# GIVEN INSTRUCTION
Can you rewrite the lines of the records below, from the line holding "Taking a look at" through the line holding "How far away" (both included), as a numbered list with no blank lines? Leave the pictures out of your answer.

# STORED RECORDS
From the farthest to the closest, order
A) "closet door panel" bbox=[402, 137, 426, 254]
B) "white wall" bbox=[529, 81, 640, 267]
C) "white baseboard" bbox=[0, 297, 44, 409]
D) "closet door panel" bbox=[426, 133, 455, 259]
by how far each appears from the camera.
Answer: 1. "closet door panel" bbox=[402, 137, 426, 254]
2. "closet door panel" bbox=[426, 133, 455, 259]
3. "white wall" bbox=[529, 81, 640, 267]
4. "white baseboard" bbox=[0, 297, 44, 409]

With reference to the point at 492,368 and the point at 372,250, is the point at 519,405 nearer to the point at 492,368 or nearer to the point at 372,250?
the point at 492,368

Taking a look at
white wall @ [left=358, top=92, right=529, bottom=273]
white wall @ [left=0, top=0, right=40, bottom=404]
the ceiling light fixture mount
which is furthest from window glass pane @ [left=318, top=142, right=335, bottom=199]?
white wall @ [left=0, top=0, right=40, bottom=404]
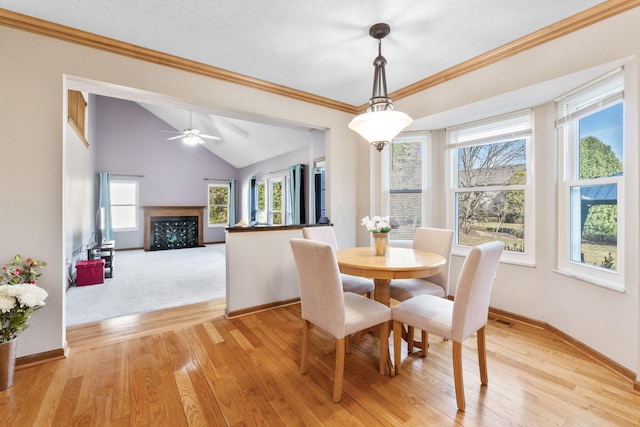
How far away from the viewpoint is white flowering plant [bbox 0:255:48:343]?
...
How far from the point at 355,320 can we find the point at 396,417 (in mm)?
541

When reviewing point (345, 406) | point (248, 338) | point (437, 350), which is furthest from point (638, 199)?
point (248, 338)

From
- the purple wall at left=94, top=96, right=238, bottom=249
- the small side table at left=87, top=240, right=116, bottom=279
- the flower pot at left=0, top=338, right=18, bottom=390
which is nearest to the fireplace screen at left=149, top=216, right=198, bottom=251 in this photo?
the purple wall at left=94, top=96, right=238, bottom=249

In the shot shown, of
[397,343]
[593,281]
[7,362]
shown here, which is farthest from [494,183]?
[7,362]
---
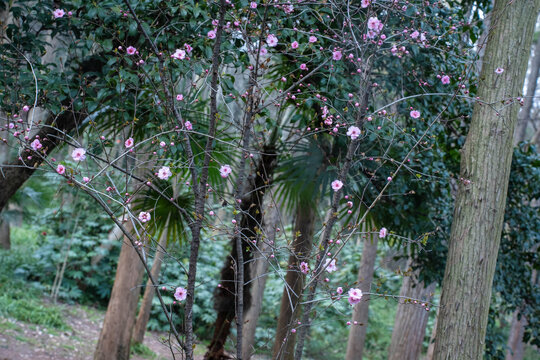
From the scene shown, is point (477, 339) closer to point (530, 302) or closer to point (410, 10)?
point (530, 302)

# EXERCISE RESULT
1. Taking a look at
2. white wall @ [left=358, top=92, right=529, bottom=273]
3. white wall @ [left=0, top=0, right=40, bottom=404]
4. the ceiling light fixture mount
5. which is furthest from window glass pane @ [left=318, top=142, right=335, bottom=199]?
6. white wall @ [left=0, top=0, right=40, bottom=404]
7. How far away from the viewpoint is white flowering plant [bbox 0:255:48:343]?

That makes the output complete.